Work request:
Wherever the string "Tanzania" appears in the entries below, return the line that holds it.

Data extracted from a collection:
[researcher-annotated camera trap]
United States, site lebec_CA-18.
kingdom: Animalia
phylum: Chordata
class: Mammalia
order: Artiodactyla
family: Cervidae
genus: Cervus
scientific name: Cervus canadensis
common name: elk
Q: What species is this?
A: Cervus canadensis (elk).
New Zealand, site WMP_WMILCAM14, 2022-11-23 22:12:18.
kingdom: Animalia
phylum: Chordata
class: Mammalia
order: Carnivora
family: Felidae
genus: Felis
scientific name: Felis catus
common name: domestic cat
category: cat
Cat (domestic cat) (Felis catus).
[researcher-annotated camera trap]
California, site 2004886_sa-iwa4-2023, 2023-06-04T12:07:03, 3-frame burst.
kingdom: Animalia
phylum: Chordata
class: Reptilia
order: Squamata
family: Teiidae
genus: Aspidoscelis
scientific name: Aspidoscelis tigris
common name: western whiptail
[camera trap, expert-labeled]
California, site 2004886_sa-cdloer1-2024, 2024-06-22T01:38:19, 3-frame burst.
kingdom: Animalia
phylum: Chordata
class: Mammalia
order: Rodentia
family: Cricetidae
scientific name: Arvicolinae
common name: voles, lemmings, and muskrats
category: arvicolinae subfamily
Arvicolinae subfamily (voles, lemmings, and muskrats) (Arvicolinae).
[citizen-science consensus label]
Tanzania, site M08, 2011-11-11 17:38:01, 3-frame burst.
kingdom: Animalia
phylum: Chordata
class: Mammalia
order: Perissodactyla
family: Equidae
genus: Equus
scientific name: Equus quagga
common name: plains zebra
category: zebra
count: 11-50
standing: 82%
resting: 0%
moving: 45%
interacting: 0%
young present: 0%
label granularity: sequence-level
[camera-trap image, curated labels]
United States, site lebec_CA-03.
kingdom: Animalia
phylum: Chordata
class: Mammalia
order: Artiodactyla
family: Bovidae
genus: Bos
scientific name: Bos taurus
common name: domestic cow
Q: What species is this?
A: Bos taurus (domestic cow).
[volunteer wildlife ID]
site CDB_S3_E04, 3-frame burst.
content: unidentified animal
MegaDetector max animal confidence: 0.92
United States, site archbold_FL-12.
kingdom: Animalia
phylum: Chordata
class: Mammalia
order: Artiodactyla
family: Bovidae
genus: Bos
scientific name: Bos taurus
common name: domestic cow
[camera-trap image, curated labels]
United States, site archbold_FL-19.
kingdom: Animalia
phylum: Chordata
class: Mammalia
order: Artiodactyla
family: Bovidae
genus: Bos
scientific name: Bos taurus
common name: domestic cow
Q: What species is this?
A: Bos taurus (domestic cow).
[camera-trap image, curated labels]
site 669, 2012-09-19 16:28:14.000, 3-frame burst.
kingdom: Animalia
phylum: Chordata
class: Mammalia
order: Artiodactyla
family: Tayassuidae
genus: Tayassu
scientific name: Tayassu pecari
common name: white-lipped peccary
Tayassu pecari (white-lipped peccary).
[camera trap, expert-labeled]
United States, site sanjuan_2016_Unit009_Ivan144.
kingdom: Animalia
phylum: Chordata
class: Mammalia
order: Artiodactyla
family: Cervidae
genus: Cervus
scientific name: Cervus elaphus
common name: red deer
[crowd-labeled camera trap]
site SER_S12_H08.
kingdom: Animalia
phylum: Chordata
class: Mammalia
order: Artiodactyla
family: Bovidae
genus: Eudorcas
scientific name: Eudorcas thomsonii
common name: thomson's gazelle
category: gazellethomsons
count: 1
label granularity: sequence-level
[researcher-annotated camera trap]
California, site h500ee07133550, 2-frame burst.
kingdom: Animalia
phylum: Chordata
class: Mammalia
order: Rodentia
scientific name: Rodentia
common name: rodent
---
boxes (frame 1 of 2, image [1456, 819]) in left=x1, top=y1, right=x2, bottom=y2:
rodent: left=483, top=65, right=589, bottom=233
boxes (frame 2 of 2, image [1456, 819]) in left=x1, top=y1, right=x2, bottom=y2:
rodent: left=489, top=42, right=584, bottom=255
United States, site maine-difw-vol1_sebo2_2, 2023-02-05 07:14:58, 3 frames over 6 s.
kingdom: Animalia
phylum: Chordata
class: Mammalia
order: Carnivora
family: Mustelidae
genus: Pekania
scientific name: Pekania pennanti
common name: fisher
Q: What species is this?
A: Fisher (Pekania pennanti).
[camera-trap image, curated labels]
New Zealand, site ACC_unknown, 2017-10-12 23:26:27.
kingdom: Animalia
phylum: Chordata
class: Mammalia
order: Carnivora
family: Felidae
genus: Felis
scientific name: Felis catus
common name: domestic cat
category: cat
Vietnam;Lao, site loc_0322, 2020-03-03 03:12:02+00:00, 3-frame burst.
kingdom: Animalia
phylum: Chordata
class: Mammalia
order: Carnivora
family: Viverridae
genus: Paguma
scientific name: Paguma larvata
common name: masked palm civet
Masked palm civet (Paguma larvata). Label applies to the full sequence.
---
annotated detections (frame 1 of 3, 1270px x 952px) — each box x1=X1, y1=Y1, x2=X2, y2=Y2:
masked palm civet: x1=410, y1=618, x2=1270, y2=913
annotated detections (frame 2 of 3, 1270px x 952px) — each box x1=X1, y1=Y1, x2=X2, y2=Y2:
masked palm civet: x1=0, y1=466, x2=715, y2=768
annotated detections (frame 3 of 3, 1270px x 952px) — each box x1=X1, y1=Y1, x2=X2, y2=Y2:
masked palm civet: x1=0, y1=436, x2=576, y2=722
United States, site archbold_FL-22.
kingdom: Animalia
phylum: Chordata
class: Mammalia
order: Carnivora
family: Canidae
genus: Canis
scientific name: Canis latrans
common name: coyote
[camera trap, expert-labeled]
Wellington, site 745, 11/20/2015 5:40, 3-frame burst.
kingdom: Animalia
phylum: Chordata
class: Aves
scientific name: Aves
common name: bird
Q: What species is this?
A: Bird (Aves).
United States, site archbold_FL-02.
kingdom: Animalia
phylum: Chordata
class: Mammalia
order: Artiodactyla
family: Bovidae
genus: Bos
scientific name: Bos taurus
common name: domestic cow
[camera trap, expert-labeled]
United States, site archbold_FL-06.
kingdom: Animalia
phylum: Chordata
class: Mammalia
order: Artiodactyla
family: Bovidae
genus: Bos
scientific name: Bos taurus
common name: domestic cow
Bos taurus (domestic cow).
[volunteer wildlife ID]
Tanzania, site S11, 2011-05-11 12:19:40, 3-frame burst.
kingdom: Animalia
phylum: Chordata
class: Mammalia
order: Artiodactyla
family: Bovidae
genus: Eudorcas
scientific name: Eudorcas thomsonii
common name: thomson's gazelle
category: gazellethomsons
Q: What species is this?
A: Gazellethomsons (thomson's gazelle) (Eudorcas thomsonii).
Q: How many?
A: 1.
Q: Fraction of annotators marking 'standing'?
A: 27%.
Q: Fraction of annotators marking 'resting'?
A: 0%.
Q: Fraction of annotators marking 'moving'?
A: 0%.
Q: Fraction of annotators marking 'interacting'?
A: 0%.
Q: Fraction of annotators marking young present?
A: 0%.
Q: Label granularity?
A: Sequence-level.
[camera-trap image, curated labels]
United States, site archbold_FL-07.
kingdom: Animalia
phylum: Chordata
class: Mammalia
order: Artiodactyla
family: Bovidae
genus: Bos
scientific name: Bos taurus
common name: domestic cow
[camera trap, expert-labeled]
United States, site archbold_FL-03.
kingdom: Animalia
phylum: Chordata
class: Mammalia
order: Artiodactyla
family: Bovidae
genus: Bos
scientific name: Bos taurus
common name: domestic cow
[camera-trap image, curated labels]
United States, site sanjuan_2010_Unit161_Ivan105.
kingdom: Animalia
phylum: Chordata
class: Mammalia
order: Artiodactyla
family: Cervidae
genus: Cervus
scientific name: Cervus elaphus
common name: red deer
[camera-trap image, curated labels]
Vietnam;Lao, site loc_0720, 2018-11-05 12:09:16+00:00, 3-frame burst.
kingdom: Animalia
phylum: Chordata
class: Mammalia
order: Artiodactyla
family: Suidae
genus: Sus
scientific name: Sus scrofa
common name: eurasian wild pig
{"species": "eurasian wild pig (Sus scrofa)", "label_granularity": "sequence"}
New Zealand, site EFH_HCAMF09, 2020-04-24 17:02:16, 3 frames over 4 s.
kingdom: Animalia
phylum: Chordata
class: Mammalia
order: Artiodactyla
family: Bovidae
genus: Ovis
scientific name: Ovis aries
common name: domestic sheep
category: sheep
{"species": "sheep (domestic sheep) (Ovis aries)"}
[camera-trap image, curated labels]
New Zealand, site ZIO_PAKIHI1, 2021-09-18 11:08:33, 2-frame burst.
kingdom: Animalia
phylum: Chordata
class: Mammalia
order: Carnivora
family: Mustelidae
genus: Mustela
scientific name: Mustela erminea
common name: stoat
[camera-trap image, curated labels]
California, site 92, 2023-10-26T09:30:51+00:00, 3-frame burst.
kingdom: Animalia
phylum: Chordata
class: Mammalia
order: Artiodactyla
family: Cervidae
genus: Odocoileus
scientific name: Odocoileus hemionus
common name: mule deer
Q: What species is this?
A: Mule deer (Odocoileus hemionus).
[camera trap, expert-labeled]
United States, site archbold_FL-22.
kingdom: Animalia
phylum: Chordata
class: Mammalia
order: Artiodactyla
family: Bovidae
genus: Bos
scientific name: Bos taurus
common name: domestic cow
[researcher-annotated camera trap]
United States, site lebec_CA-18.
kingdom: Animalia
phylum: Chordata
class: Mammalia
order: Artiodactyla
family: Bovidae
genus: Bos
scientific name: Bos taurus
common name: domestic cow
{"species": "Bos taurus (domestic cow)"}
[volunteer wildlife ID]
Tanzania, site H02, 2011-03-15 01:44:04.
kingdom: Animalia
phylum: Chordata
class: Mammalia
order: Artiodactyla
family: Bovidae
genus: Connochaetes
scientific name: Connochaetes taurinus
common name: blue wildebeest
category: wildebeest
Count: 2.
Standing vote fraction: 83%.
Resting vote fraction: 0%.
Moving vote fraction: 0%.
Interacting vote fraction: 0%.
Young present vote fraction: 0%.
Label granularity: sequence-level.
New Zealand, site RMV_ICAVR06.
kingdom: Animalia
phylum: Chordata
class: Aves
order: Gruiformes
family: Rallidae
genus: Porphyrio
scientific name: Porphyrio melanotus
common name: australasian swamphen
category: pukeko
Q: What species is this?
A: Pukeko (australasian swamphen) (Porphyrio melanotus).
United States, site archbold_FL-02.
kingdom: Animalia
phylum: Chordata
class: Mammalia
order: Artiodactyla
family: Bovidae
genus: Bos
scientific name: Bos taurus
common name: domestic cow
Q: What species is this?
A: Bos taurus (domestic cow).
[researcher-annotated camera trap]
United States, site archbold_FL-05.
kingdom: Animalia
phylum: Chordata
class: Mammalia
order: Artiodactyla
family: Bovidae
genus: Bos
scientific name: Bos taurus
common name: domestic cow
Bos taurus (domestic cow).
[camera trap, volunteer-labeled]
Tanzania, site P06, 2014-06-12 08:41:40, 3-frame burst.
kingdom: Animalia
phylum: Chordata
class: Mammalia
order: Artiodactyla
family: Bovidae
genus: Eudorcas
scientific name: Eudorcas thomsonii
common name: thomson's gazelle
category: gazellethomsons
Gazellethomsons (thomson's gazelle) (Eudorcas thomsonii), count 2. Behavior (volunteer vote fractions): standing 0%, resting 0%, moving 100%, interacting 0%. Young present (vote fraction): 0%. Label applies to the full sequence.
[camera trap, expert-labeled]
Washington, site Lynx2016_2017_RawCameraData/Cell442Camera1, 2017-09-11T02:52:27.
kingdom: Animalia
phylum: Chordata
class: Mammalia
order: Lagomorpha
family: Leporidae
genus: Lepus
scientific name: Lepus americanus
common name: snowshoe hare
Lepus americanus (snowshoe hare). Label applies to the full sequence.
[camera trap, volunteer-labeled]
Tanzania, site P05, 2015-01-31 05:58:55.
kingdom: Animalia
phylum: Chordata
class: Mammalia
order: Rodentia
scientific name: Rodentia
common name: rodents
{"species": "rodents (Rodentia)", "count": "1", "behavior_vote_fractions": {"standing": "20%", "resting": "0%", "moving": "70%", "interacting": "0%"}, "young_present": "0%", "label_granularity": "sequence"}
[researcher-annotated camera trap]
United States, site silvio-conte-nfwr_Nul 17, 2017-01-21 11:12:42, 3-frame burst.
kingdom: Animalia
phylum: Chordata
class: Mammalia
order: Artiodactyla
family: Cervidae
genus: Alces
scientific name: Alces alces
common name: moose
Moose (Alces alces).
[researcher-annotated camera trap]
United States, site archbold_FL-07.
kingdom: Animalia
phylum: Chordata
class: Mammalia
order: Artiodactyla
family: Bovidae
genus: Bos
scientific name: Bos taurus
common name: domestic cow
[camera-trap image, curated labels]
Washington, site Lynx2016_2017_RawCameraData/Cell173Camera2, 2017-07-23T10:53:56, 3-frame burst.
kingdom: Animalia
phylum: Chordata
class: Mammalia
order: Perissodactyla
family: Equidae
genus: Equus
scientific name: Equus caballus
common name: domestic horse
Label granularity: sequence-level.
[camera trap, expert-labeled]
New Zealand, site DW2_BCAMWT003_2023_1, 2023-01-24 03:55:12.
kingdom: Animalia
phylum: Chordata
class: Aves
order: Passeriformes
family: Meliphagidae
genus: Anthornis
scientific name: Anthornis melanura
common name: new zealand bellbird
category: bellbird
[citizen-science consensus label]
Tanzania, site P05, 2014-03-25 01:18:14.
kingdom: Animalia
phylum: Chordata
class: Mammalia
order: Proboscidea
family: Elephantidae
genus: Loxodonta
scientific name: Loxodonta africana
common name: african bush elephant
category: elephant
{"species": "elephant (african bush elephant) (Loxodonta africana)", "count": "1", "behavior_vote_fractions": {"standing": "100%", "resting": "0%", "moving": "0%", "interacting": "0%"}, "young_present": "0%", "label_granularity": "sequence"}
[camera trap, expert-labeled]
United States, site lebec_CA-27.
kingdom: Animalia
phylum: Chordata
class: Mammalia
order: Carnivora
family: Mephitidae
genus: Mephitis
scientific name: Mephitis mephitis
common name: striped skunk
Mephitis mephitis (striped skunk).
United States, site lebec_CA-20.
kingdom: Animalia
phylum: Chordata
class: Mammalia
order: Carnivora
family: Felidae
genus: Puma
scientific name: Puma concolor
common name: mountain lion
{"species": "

Written answer:
Tanzania, site M08, 2011-11-11 17:38:01, 3-frame burst.
Tanzania, site S11, 2011-05-11 12:19:40, 3-frame burst.
Tanzania, site H02, 2011-03-15 01:44:04.
Tanzania, site P06, 2014-06-12 08:41:40, 3-frame burst.
Tanzania, site P05, 2015-01-31 05:58:55.
Tanzania, site P05, 2014-03-25 01:18:14.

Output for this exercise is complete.